KC Royals: Who’s winning the Andrew Benintendi trade?
The KC Royals traded four players for a new lefty bat. Who’s coming out ahead?
Conspicuously absent from the KC Royals’ lineup in Pittsburgh Tuesday night was the newcomer they traded four players to get in February, the new lefthanded bat acquired to take Alex Gordon’s place. Andrew Benintendi sat out a game for only the second time this season.
At almost the same time, and nearly 400 miles away in New York, one of the players the Royals gave up for Benintendi also found himself on the bench; although he’s played left field 16 times for Boston this year, and pinch hit late in the game, Franchy Cordero didn’t start. (Even farther away from the action was Khalil Lee, the promising prospect Kansas City traded to the Mets to facilitate the three-team Benintendi deal; Lee works now at the team’s Alternate Training Site).
The trade can’t be fully evaluated until those involved see more action with their new clubs (and the Royals complete the transaction by sending the always-mysterious “players to be named later”—two of them, in fact—to the Red Sox), but one thing is clear as the season’s first month nears its end.
So far, the deal hasn’t been what Kansas City or Boston hoped for, but the slight edge goes to the Royals.
Benintendi turned out to be the lefthanded bat with pop KC General Manager Dayton Moore sought throughout the winter; whether he was Moore’s first choice isn’t known, but he’s who Moore landed. Benintendi came with what the Royals like in their outfielders—speed, a decent glove, some power, and the ability to get on base.
But a popular rap on Benintendi was his perceived decline. After hitting a combined .281 with 38 homers and 191 RBIs from 2016-2018, he dropped to .266 in 2019 and hit just .103 in an injury and pandemic-shortened 2020 campaign. Some observers believed Benintendi’s efforts to increase his strength contributed to his troubles at the plate; count Alex Cora, who managed him in 2019, among them.

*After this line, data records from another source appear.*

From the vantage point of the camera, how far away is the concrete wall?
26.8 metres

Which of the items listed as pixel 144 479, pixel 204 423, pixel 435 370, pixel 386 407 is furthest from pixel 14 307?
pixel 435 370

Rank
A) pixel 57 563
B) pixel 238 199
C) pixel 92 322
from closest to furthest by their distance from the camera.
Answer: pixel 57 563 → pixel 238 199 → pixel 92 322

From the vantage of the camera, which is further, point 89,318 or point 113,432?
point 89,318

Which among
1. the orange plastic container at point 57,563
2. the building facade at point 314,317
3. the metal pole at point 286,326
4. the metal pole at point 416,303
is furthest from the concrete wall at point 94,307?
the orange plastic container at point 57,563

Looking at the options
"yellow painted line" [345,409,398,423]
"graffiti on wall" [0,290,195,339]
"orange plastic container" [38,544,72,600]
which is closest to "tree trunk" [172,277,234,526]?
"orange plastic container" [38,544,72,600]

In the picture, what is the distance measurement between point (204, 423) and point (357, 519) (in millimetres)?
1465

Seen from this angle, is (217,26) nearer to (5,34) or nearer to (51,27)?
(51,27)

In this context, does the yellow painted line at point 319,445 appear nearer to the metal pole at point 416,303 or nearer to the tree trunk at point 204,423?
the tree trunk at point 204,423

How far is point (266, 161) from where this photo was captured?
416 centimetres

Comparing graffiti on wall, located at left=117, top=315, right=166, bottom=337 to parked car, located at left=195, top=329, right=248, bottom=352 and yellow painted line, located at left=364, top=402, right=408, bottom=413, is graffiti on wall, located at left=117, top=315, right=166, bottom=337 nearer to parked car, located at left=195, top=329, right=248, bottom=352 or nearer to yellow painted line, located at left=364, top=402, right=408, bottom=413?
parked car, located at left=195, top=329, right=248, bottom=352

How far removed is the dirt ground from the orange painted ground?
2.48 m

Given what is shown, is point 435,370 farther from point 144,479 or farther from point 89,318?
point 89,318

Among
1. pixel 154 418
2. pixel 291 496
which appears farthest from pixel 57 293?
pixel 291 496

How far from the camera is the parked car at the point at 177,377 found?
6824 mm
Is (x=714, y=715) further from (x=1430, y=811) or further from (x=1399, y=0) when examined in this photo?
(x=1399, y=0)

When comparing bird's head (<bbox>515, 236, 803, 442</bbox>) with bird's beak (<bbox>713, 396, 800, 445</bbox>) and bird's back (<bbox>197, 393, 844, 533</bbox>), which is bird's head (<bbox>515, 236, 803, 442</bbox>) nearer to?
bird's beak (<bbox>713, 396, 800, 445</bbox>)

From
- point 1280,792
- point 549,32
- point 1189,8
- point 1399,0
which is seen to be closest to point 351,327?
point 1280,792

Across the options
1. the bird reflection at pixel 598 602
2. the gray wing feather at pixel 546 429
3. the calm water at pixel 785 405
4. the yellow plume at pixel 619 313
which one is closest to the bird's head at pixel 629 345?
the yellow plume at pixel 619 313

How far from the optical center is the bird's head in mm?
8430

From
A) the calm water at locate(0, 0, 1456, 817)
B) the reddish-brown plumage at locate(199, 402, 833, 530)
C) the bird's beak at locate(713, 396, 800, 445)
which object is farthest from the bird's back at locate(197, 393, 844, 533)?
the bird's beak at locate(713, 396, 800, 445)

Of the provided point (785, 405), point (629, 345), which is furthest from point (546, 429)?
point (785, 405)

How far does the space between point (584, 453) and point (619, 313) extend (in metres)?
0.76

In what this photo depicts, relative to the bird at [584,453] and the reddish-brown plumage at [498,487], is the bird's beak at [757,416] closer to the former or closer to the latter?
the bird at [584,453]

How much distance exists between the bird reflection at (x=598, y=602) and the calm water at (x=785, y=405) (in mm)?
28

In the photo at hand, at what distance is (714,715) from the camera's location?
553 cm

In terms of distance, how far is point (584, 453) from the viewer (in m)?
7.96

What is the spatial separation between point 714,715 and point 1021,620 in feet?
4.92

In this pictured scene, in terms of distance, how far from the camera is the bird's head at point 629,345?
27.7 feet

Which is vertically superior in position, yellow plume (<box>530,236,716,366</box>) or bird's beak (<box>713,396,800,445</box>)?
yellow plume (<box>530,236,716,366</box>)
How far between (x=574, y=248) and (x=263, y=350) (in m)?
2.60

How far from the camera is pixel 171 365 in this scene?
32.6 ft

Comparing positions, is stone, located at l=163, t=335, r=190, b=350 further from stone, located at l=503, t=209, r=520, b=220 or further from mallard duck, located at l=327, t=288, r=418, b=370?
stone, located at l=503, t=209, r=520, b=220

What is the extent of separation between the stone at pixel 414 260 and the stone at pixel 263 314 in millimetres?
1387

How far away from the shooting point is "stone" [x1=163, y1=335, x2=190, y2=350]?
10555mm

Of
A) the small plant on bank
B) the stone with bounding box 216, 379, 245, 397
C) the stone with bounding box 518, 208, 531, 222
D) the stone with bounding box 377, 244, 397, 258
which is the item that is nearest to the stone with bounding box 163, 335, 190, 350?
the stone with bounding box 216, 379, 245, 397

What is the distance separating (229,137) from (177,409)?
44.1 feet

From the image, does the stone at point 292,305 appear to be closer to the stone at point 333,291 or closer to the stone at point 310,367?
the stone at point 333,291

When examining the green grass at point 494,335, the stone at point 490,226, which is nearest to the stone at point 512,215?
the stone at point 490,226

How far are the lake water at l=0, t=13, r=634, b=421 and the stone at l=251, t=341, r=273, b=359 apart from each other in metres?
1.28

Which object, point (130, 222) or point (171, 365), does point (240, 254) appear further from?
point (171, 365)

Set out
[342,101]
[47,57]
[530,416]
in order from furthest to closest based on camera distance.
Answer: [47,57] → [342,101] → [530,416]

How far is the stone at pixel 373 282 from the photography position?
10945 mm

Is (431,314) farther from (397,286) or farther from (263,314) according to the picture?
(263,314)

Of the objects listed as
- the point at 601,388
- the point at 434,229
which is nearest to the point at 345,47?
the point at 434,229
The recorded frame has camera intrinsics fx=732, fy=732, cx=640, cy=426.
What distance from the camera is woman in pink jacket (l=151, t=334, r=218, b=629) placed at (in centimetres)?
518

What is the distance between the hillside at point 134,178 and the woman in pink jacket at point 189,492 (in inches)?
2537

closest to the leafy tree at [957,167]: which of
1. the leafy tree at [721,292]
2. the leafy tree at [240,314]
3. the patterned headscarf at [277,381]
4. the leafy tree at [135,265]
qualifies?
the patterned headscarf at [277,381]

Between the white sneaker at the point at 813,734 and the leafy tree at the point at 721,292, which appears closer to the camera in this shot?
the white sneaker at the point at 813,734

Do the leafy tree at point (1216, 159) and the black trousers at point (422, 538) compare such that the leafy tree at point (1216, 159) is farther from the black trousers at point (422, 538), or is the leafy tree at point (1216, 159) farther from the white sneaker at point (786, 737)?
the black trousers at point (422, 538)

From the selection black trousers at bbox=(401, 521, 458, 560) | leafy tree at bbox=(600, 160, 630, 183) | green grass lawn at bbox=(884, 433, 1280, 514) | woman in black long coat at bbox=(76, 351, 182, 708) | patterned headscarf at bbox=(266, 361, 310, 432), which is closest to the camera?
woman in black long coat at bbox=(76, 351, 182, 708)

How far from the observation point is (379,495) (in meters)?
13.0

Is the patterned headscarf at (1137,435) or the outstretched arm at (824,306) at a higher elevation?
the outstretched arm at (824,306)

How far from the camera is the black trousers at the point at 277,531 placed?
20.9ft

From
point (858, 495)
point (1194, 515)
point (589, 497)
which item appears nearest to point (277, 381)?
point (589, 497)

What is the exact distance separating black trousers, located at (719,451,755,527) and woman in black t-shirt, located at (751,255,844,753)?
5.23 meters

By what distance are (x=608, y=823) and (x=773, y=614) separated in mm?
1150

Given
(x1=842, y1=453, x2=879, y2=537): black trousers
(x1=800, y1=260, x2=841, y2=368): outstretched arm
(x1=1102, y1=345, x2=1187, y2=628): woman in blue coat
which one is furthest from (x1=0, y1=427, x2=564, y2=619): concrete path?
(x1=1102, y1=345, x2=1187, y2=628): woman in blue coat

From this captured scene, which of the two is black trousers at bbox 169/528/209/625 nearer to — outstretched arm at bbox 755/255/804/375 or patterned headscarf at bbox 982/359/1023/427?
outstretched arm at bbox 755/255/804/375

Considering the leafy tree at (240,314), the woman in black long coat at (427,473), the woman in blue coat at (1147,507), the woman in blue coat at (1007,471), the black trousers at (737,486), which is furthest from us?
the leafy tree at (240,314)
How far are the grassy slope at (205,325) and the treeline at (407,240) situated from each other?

Now, Benintendi closely resembles the player whose struggles continued through his first spring training with the Royals (.225 with no homers and three RBIs in 17 games): he’s slashing .227/.293/.307 with a homer and six RBIs, hardly the numbers the KC Royals bargained for. If there’s a silver lining, the .333 he’s managed in the last five games is it. And defensively, Benintendi’s two errors in 38 chances are acceptable—no one expects him to duplicate Gordon’s eight Gold Gloves.
And what of Cordero’s defense in Boston? He seems to be acclimating to the perplexing idiosyncrasies of Fenway Park’s fascinating outfield, but it’s his bat that may force the Sox to send him out when the minor league season finally begins in a few days.
Until he struck out pinch hitting Tuesday night, Cordero hadn’t played since Saturday; counting Tuesday’s brief appearance, he’s 1-for-23 in his last nine games. His strikeout rate is almost 47 percent. He has no home runs and is batting .196.
Cordero’s regular season start is in stark contrast to his good, albeit short, Cactus League performance. Although he spent time on the COVID-19-related Injury List, he hit .294 in six spring games.
But there’s been no success for Cordero since, rendering him a prime candidate for remedial work in the minors if things don’t improve soon. His talent and potential are undisputed; he simply needs to find his way and avoid the nagging injuries that have limited him to less than 350 at-bats in five big league seasons.
It seems likely, then, that while Benintendi tries to work his way to better hitting in Kansas City, Cordero will try to get better in Triple-A.
The KC Royals traded four players for Andrew Benintendi, including Franchy Cordero. Benintendi hasn’t been everything the Royals need, but KC is still a bit ahead on the deal.